=== Section Start ===

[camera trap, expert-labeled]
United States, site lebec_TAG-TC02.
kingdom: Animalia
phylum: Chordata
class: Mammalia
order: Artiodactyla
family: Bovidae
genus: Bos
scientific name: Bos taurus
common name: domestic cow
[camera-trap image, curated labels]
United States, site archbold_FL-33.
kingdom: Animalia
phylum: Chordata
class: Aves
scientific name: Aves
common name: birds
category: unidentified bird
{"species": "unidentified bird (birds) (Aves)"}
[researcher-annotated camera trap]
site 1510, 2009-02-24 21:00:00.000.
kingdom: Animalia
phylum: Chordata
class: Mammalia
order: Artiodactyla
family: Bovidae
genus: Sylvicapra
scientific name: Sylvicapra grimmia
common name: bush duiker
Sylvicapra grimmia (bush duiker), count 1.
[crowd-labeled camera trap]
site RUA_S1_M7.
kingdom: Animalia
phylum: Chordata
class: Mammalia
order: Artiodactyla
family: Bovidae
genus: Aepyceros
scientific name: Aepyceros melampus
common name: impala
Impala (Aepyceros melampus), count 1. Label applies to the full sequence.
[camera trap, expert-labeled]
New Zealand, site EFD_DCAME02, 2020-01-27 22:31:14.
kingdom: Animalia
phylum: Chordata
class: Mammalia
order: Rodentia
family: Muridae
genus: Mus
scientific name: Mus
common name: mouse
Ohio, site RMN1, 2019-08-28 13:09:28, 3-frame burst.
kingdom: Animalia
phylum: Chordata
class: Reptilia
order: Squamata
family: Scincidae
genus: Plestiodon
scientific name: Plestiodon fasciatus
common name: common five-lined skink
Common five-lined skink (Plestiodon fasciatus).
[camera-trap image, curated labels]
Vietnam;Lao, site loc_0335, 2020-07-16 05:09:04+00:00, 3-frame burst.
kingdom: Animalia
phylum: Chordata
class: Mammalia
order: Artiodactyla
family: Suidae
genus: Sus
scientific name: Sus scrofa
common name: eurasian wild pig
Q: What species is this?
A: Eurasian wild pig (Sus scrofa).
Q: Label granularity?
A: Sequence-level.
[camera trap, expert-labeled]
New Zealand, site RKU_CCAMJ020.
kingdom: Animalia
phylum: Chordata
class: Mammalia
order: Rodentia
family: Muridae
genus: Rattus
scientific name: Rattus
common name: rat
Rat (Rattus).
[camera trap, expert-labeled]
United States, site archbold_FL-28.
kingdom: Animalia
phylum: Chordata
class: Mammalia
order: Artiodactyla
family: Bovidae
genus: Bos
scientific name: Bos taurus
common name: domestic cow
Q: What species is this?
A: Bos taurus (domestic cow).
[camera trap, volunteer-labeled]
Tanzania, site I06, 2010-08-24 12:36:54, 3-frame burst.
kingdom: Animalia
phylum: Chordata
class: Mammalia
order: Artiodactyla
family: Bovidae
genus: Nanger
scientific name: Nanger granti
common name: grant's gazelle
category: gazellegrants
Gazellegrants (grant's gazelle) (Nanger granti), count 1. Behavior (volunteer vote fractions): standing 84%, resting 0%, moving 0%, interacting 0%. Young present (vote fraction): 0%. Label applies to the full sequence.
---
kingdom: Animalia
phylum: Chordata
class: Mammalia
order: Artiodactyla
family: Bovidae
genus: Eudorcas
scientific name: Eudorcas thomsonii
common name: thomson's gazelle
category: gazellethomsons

=== Section End ===

- **What to do**
If a line in the records above has the word "site", copy it.

- **Answer**
United States, site lebec_TAG-TC02.
United States, site archbold_FL-33.
site 1510, 2009-02-24 21:00:00.000.
site RUA_S1_M7.
New Zealand, site EFD_DCAME02, 2020-01-27 22:31:14.
Ohio, site RMN1, 2019-08-28 13:09:28, 3-frame burst.
Vietnam;Lao, site loc_0335, 2020-07-16 05:09:04+00:00, 3-frame burst.
New Zealand, site RKU_CCAMJ020.
United States, site archbold_FL-28.
Tanzania, site I06, 2010-08-24 12:36:54, 3-frame burst.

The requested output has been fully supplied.